Somerset take stride towards victory with Dom Sibley's wicket

Warwickshire 110 for 7 (Banks 26*, Overton 3-25) trail Somerset 209 (Davey 36, Hannon-Dalby 5-18) by 99 runs

Dom Sibley is an imposing figure. Not quite Gregor Clegane, Cersei’s bodyguard in Game of Thrones, but you get the general idea. Tim Groenewald did not want to throw him to his doom, just get him out. But when he did, Somerset took a mighty step towards victory.

With 209 to defend, Somerset had little margin for error, even though the ball had swung and seamed all day. Sibley had come into the match with hundreds in six successive first-class matches and was well set, with 26 from 84 balls. To add another he needed somebody else to hang around, but he was in formidable form.

Four Warwickshire wickets had come easily, but there was a sense of Thou Shalt Not Pass about Sibley that did not auger well. He had been involved in a run out, too, which might have given him extra incentive to succeed, even if Will Rhodes had contributed to his own downfall by changing his mind after pushing the ball to Tom Abell in the gully; Sibley had already picked up momentum and was in no mood for a juddering change of direction.

With 16 overs remaining, Somerset got the wicket they needed. Sibley pushed slightly across a full ball from Tim Groenewald, the sound of the nick rang around the County Ground as if importance of the wicket had somehow amplified it, and Craig Overton plunged low to his left to pull off a fast catch at gully. It was a very good catch on video; an even better catch in the context of the game.

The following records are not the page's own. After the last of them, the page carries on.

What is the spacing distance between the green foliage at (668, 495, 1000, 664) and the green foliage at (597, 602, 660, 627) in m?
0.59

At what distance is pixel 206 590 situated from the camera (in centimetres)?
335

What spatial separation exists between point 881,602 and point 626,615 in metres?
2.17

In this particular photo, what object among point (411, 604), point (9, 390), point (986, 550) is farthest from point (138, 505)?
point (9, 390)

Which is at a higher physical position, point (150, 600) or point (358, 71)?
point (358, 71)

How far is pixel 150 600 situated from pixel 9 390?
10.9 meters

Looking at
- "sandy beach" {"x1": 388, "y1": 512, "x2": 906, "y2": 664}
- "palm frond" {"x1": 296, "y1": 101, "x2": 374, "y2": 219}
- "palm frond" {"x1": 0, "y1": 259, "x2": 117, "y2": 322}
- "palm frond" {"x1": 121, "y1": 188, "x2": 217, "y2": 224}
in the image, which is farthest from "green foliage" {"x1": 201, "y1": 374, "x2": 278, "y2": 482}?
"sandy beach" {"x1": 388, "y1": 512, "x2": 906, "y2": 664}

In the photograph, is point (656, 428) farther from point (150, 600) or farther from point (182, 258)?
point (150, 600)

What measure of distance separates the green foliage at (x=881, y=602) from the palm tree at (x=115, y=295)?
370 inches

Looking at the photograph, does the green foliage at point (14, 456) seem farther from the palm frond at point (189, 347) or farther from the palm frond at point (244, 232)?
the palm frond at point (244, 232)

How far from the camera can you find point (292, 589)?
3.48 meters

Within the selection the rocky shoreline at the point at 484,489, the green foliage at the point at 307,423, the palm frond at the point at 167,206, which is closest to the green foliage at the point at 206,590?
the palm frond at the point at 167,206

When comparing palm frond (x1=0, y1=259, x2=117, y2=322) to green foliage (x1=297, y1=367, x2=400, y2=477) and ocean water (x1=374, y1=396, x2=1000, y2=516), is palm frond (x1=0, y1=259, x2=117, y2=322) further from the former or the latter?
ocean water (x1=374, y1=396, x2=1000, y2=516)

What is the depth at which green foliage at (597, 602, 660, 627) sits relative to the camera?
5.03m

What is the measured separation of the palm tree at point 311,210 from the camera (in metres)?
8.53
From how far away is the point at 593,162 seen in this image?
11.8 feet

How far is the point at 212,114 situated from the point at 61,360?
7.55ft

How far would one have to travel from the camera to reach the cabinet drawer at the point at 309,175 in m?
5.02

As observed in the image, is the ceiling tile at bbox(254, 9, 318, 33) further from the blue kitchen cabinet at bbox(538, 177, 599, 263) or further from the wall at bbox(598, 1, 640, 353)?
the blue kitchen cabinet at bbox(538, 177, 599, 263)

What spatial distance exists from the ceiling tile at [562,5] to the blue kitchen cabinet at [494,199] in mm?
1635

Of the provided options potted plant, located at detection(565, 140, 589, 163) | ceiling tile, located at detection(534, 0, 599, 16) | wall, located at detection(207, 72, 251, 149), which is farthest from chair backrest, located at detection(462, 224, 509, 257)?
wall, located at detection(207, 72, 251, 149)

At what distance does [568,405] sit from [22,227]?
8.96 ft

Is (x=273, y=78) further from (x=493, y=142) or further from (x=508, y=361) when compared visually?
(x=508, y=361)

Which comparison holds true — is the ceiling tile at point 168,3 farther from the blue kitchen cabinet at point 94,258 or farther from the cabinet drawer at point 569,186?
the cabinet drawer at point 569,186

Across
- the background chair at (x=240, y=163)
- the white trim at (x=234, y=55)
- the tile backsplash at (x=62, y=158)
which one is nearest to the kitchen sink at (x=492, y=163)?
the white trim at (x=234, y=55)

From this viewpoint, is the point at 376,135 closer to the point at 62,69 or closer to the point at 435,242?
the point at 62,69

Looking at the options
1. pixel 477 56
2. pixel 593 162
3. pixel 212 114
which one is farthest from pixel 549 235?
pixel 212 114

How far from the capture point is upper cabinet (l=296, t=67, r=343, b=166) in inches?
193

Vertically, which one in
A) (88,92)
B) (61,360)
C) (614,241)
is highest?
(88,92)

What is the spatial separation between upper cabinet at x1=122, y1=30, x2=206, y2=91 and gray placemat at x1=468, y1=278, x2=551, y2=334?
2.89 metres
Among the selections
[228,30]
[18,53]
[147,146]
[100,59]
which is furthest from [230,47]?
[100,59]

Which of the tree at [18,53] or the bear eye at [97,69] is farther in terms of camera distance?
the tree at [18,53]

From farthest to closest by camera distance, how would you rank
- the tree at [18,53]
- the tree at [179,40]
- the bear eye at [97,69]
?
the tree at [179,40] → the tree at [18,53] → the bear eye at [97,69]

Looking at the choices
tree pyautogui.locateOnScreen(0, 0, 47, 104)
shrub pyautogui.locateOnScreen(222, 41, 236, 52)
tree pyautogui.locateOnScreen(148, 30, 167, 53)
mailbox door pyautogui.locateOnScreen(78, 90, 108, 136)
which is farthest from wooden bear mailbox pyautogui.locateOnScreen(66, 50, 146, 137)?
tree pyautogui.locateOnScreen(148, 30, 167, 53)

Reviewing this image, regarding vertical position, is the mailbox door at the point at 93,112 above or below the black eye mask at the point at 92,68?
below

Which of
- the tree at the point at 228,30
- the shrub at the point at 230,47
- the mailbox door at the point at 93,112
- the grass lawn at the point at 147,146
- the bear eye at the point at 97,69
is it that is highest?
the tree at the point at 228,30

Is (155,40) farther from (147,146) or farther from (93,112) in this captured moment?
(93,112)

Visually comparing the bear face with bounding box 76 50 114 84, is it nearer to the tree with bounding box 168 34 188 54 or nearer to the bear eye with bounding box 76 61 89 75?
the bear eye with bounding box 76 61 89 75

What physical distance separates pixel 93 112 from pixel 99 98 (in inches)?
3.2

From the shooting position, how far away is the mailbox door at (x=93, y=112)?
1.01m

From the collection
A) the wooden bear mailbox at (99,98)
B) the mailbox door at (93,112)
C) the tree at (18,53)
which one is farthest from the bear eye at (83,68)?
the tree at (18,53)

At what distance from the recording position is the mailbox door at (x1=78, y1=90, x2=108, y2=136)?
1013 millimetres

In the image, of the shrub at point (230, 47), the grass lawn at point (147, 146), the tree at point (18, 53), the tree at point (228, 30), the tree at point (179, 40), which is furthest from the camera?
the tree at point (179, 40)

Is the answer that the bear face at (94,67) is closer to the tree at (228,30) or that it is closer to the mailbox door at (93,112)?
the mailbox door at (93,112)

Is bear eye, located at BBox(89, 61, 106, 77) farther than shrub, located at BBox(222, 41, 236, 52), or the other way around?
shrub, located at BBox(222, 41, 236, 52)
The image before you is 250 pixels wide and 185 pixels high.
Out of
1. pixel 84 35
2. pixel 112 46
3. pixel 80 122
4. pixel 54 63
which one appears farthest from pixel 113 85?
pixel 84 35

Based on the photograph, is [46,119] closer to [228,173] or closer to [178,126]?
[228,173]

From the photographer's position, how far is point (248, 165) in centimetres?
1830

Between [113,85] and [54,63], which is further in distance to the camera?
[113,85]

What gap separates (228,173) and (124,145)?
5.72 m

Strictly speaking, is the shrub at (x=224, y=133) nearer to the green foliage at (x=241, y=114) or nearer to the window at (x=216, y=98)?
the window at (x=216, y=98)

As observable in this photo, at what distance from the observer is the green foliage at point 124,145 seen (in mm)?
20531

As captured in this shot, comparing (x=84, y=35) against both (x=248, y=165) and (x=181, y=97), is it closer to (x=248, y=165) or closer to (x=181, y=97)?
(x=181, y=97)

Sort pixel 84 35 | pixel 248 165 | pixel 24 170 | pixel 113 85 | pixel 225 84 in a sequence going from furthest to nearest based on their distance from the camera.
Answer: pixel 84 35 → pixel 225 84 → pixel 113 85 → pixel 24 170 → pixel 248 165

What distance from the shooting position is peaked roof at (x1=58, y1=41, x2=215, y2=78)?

Overton had also played a central role in Warwickshire’s decline to 53 for four. He is very much England’s forgotten man, the last of his three Tests having come against Australia in Adelaide in December 2017, a series in which he took seven wickets at 42 and generally won a rating of “solid but unspectacular,” but he is an important cog in this Somerset side.

He did not swing the ball markedly, but he swung it just enough in 12 overs of sustained menace. Robert Yates, a product of the Warwickshire academy (not the most reliable production line), is a left-handed batsman playing in his second Championship match, and he fell to a wicketkeeper’s catch. Sam Hain and Adam Hose, a former Somerset batsman, pushed forward in successive overs to be lbw.

The late additions of Tim Ambrose, who dragged on an extravagant off drive at Lewis Gregory, and Henry Brookes, who fell to first-day turn from Jack Leach and was caught at slip, left Warwickshire 110 for 7 at the close of the first day, still 99 behind. Seventeen wickets in the day then, and Somerset have fallen foul of pitch inspectors before, but they have kept this surface the right side of the line.

This a game between top and bottom – Somerset are already 47 points ahead of Warwickshire, who do have a game in hand – and it is being contested on the sort of surface that should bring about a result in three days, further Somerset’s ambitions of a first Championship title and allow them ample time to prepare for the Royal London Cup final against Hampshire at Lord’s on Saturday. All they then have to hope for is storms on the Solent and Hampshire arriving a little late and queasy from their sojourn on the Isle of Wight.

Somerset were bowled out for 209 after an uncontested toss, and to get that they needed 47 extras and a top score of 36 for their No 9 Josh Davey, who had a bit of a punt and came off. Brooks is one of the most promising bowlers in the country. The ball that bowled George Bartlett, who was struck in the midriff after he was late on a pull, illustrated that he is picking up speed again after a stress fracture, although 20 no balls made it hard to suggest that he was finding his feet again – certainly not literally.

Instead, Warwickshire’s cutting edge was provided by the spindly seamer, Oliver Hannon-Dalby, who conjured up the third five-for in first-class cricket, a career in which he has made 59 appearances in 11 seasons, initially with Yorkshire before they released him, and has won most plaudits in limited-overs cricket where he carries hidden perils.

Hannon-Dalby’s career-best 5 for 18 will delight all those who value his admirable and easy-going persistence. He began with the wicket of Marcus Trescothick, who edged him to second slip. Trescothick’s Championship scores this season (10, 5, 10, 4) sound like the instructions for a dance routine, but they have not quite got his feet moving yet. At 43, he is as old now as his Test average and there are young bucks like Tom Banton awaiting an opportunity. Treasure him while you can.

On an extraordinary morning, in which Somerset reached 143 for 6 in 29 cavalier overs, Hannon-Dalby also had Tom Abell lbw to one that left him late and Lewis Gregory caught at second slip which one that curled away from an early juncture. Two tail-end wickets completed those exemplary figures, his first five-for for nine years, although it will take quite an effort for Warwickshire to turn his grand day into victory.